Following this incident, Tobler started becoming heavily depressed. In sharp contrast to Giger, who was undergoing one of his most energetic artistic periods, Tobler was gradually dissolving in depression and apathy. Giger's energy only seemed to depress her more. She started contemplating suicide. One of her friends, Jörg Stummer, advised her to open her own gallery, as a means of becoming active again. Her gallery presented several modern artists, including works by Manon, Walter Pfeiffer and Jürgen Klauke. At her last exhibition, entitled Schuhwerke (German for Shoe Works), the guests were invited to appear wearing bizarre shoe creations.

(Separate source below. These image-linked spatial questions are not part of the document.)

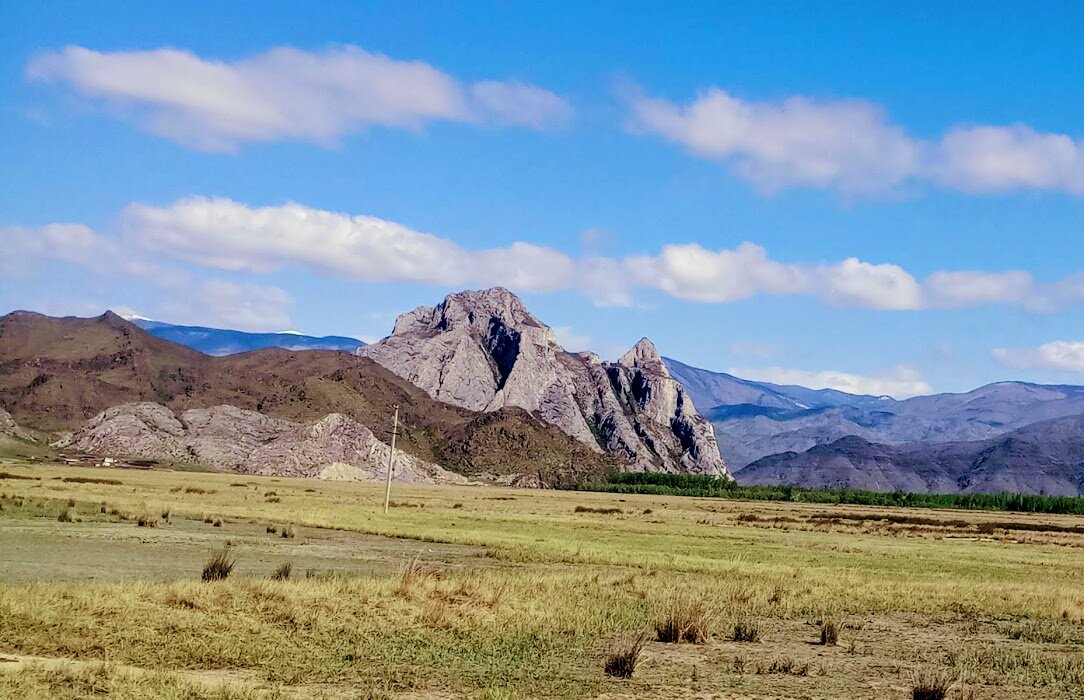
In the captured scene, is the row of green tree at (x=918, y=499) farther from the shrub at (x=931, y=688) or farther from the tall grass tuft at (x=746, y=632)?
the shrub at (x=931, y=688)

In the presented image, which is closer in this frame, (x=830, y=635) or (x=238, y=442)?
(x=830, y=635)

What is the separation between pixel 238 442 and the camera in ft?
611

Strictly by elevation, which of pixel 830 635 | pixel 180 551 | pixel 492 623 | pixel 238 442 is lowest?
pixel 238 442

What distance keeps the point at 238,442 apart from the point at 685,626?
176 meters

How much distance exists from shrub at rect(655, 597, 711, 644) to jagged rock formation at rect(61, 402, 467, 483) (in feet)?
521

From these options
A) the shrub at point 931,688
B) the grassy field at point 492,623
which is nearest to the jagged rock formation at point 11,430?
the grassy field at point 492,623

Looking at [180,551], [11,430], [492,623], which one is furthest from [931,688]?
[11,430]

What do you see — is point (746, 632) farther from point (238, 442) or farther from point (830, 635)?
point (238, 442)

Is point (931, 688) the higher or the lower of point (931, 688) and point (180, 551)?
the higher

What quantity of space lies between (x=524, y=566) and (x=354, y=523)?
2242 centimetres

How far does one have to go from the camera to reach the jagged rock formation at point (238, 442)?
17538 cm

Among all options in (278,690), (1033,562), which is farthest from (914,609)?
(1033,562)

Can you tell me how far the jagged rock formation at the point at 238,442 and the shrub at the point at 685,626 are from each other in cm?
15869

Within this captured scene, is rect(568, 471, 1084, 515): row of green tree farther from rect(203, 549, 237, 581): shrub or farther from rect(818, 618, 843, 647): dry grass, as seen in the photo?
rect(203, 549, 237, 581): shrub
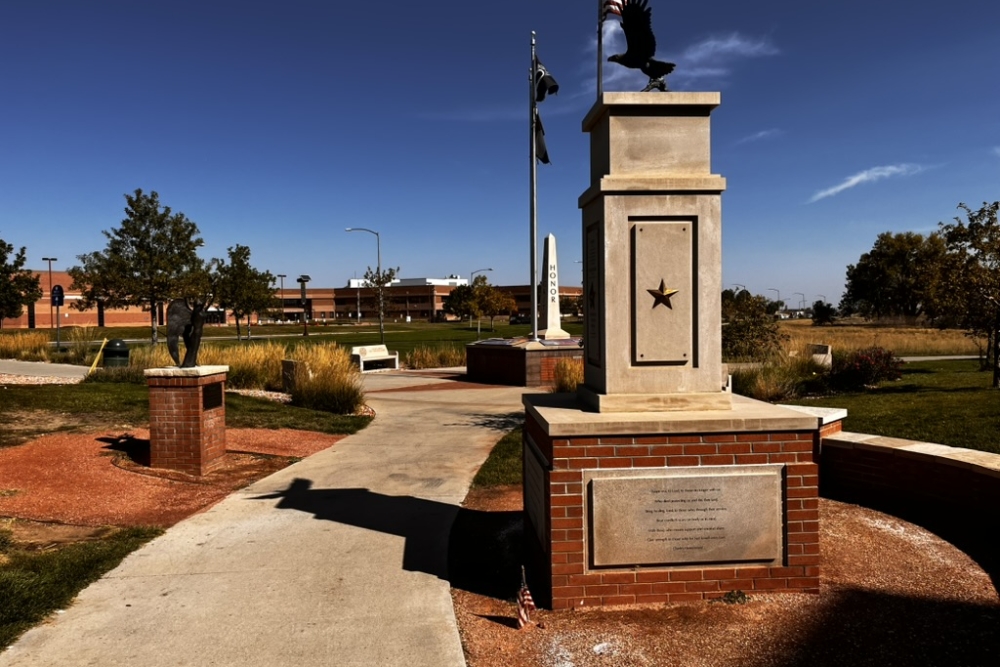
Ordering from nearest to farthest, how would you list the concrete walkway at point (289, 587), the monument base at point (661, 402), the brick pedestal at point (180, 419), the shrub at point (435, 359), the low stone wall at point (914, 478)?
1. the concrete walkway at point (289, 587)
2. the monument base at point (661, 402)
3. the low stone wall at point (914, 478)
4. the brick pedestal at point (180, 419)
5. the shrub at point (435, 359)

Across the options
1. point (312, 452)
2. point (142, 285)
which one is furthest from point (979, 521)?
point (142, 285)

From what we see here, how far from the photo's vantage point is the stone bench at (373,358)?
72.1ft

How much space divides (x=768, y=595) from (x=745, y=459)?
2.76ft

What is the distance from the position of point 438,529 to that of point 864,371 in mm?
12057

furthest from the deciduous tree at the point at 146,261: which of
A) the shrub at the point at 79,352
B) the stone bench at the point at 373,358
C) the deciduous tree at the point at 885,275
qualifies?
the deciduous tree at the point at 885,275

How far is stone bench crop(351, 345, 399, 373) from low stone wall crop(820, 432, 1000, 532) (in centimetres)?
1691

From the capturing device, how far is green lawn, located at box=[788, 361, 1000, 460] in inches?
312

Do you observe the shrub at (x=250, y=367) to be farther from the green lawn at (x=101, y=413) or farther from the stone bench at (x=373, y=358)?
the stone bench at (x=373, y=358)

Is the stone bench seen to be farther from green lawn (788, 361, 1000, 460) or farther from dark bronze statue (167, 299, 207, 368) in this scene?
green lawn (788, 361, 1000, 460)

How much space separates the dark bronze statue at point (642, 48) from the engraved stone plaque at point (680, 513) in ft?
8.63

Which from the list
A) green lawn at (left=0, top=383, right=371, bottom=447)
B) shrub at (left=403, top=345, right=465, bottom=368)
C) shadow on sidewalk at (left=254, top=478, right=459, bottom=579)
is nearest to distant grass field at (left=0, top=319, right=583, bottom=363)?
shrub at (left=403, top=345, right=465, bottom=368)

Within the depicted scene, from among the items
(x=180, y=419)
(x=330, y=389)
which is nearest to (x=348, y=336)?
(x=330, y=389)

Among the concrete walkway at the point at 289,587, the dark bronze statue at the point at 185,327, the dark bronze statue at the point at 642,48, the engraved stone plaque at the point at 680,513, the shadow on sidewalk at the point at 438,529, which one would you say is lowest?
the shadow on sidewalk at the point at 438,529

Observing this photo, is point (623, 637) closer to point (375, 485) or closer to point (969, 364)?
point (375, 485)
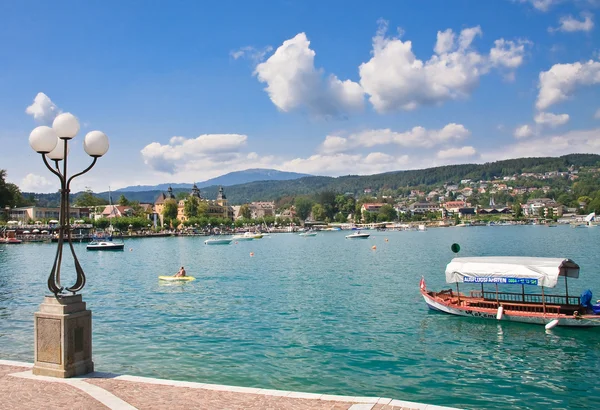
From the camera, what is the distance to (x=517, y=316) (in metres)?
24.2

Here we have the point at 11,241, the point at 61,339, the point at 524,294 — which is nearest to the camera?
the point at 61,339

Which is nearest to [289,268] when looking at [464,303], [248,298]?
[248,298]

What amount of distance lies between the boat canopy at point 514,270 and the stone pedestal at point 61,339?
732 inches

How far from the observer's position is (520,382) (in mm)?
15805

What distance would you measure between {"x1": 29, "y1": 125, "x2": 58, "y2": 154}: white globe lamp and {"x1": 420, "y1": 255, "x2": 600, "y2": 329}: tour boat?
19.5 m

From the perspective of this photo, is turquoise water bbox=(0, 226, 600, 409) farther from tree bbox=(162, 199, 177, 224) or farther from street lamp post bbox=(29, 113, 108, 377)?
tree bbox=(162, 199, 177, 224)

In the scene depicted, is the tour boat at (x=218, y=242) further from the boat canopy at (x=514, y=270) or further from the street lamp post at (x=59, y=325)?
the street lamp post at (x=59, y=325)

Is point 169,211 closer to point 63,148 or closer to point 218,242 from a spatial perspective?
point 218,242

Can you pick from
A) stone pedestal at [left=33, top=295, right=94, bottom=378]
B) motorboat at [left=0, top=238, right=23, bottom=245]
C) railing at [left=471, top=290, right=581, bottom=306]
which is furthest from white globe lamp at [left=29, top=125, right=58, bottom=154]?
motorboat at [left=0, top=238, right=23, bottom=245]

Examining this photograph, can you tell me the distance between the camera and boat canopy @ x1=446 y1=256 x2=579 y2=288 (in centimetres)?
2314

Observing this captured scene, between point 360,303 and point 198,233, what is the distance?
15789cm

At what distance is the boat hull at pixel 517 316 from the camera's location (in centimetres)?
2252

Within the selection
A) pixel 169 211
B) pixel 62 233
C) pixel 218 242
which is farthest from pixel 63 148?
pixel 169 211

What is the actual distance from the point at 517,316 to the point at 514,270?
2.30 metres
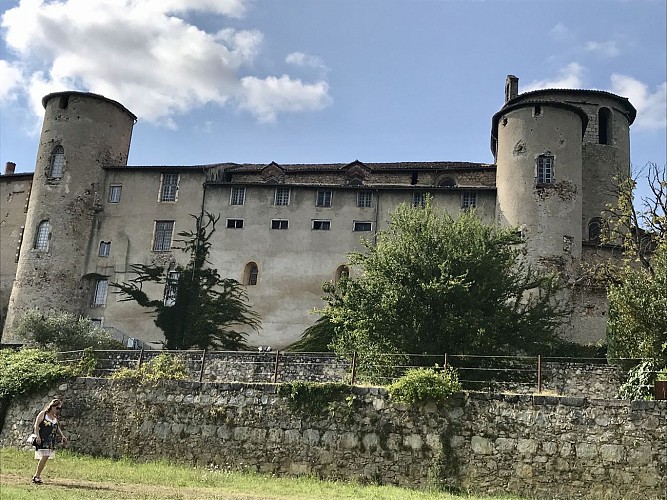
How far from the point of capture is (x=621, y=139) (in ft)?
147

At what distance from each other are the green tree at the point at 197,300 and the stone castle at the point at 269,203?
1.75 ft

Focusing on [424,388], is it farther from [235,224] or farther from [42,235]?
[42,235]

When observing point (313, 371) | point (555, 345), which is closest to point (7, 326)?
point (313, 371)

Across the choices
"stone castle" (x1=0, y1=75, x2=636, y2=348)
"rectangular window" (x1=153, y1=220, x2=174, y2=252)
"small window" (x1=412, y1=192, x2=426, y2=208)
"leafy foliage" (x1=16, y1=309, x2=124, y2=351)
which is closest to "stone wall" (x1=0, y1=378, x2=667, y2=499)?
"leafy foliage" (x1=16, y1=309, x2=124, y2=351)

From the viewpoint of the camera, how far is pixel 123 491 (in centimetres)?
1505

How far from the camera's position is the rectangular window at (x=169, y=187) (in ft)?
147

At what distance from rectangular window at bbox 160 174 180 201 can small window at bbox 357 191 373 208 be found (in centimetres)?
1123

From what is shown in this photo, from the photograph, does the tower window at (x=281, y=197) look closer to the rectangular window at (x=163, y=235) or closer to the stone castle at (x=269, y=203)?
the stone castle at (x=269, y=203)

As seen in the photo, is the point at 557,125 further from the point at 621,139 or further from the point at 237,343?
the point at 237,343

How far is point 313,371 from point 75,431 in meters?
7.67

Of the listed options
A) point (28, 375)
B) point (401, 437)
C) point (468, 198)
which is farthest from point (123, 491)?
point (468, 198)

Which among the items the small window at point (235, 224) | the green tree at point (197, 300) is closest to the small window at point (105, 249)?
the green tree at point (197, 300)

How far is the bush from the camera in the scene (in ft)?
58.2

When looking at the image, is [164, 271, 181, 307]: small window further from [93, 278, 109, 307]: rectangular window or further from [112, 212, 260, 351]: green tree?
[93, 278, 109, 307]: rectangular window
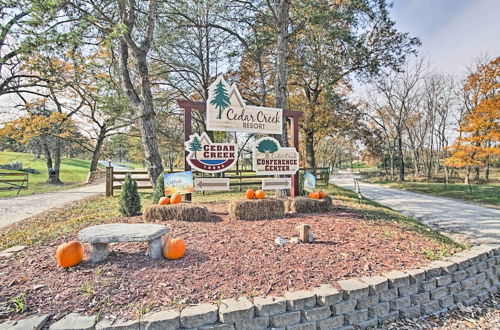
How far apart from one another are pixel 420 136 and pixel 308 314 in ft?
105

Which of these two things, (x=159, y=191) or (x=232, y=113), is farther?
(x=232, y=113)

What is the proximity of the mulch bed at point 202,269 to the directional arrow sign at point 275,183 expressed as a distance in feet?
5.87

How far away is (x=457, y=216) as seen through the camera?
773 centimetres

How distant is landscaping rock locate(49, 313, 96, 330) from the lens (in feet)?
6.26

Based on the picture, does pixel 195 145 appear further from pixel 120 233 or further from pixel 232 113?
pixel 120 233

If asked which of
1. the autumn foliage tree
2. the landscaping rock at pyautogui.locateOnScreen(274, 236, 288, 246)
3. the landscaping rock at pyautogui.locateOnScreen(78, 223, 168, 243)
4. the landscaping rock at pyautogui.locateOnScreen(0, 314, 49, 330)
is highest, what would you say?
the autumn foliage tree

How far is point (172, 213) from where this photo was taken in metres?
4.64

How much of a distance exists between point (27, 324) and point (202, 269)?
4.90ft

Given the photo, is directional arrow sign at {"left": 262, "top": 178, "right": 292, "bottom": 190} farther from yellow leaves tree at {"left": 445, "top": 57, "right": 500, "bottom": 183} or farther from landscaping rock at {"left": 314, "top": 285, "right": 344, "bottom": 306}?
yellow leaves tree at {"left": 445, "top": 57, "right": 500, "bottom": 183}

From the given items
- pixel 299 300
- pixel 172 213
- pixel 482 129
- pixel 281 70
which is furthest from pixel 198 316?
pixel 482 129

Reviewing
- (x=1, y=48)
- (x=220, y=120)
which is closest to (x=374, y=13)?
(x=220, y=120)

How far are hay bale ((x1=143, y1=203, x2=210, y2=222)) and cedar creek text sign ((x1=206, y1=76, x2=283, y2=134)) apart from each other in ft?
6.18

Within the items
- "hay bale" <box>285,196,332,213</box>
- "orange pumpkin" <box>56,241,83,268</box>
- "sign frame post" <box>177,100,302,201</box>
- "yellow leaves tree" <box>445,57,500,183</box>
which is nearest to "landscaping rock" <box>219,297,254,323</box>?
"orange pumpkin" <box>56,241,83,268</box>

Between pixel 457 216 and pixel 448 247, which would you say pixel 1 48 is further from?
pixel 457 216
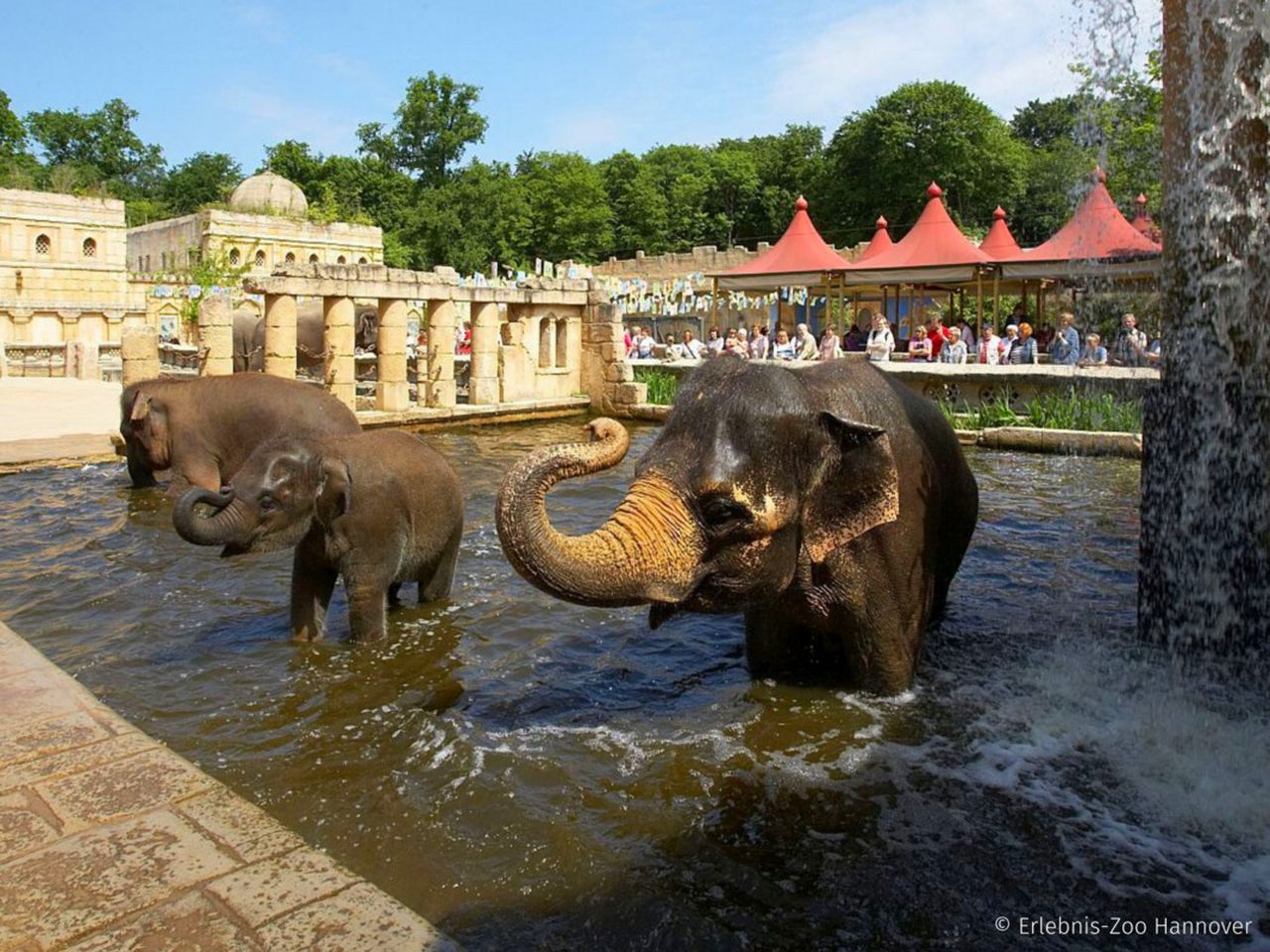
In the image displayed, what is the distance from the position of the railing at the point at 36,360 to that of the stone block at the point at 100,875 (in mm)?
28037

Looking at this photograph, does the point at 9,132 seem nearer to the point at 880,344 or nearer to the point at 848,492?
the point at 880,344

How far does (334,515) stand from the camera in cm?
565

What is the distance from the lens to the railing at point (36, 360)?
27.5 metres

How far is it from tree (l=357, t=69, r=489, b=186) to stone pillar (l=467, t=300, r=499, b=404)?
1930 inches

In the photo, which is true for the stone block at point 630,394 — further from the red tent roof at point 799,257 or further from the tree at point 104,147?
the tree at point 104,147

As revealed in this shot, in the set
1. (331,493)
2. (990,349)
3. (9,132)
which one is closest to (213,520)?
(331,493)

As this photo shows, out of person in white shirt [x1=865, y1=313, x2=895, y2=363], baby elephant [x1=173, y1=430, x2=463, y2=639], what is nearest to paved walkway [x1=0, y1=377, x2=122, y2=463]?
baby elephant [x1=173, y1=430, x2=463, y2=639]

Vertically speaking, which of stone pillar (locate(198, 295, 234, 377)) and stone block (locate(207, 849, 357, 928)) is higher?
stone pillar (locate(198, 295, 234, 377))

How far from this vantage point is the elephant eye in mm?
3709

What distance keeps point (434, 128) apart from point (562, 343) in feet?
157

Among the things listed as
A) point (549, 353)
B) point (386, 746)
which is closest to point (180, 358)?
point (549, 353)

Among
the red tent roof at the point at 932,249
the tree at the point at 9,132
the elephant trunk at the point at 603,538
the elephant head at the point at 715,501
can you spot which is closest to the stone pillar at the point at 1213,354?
the elephant head at the point at 715,501

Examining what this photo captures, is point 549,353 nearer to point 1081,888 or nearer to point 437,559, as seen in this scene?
point 437,559

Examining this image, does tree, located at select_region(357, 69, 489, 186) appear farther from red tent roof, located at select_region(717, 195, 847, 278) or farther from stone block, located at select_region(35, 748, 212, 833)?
stone block, located at select_region(35, 748, 212, 833)
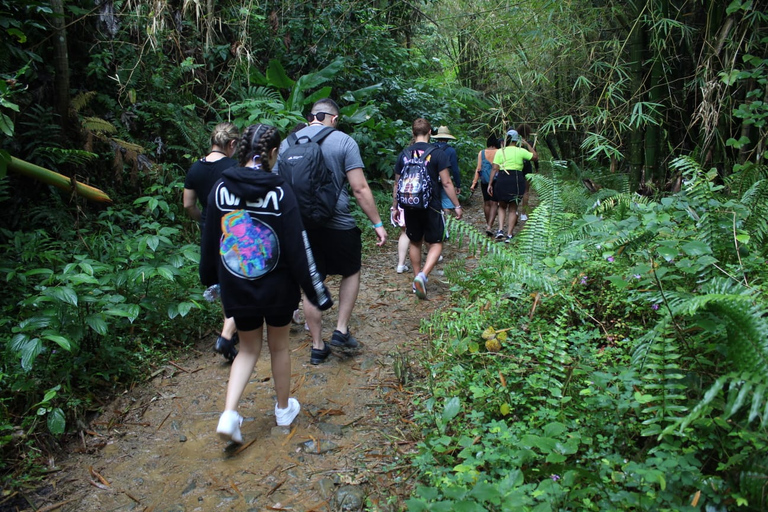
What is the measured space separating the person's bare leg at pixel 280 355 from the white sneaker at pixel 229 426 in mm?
339

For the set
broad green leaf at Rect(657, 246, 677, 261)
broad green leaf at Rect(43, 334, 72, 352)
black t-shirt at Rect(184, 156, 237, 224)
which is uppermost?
broad green leaf at Rect(657, 246, 677, 261)

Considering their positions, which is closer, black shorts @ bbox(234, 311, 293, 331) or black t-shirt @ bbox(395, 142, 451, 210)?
black shorts @ bbox(234, 311, 293, 331)

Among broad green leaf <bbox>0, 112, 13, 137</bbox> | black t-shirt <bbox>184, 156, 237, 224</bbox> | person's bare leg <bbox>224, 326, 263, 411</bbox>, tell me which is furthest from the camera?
black t-shirt <bbox>184, 156, 237, 224</bbox>

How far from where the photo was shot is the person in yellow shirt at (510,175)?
25.4 feet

Giger filmed the guests while wearing a pair of "shoes" hollowed out of fresh loaves of bread. Despite Tobler's initial enthusiasm for her new project, after a short period of creative stir, she fell into a lethargic state and took her own life at the age of 27, on Whit Monday 1975 by shooting herself while in bed. She left a large note on the floor reading "Adieu", per the documentary Dark Star.

Giger was accused by some people of negatively influencing Tobler (who was regularly dealing with depression) with the bleakness and morbidity of his work. Nevertheless, Giger was devastated by Tobler's death and felt an emptiness in his life, which was reflected by the even darker tone his work assumed from that point onwards. In 1976, the event known as "The Second Celebration of the Four" was held, with Giger and his friends attending, in Ueli Steinle's Ugly Club in Richterswil. The event functioned simultaneously as the inauguration of the club and a memorial for Tobler. The event included the worshipping of the Four Elements and was claimed as being close to Satanist and Lovecraftian aesthetics.

== Tobler as a symbol in Giger's work ==
Several articles have been written on Tobler's function as a symbol and reflection in most of Giger's early professional works. Nevill Drury, who interviewed Giger in 1985 (Shadowzone # 5), said:

Li is the prototype for the many ethereal women in his paintings who peer forth from the torment of snakes, needles and stifling bone prisons – to a world beyond. Giger painted Li's body several times with an airbrush and there are several photographs of her posing naked – like a woman of mystery struggling to emerge from the nightmare that has possessed her soul.

Drury concludes his article by remarking:

It may be too simplistic to say that Tobler haunts Giger still, for his life is full of beautiful and exotic women who are fascinated by his art and by his bohemian lifestyle. But there is no doubting that the simultaneous agony and joy of life with Li Tobler established the dynamic of fear and transcendence which is present in many of his paintings.

Many of the female faces that can be seen in Giger's early work are based on Tobler's face. Arguably the most famous paintings depicting Tobler (and the only ones doing so explicitly) are two of Giger's most well-known and recognizable paintings, Li I and Li II, both 1974. Allegedly, Tobler was shocked when she first saw Li I, which was supposed to represent her, and proceeded to break the frame and tear its fabric. Giger consequently reconstructed the torn painting.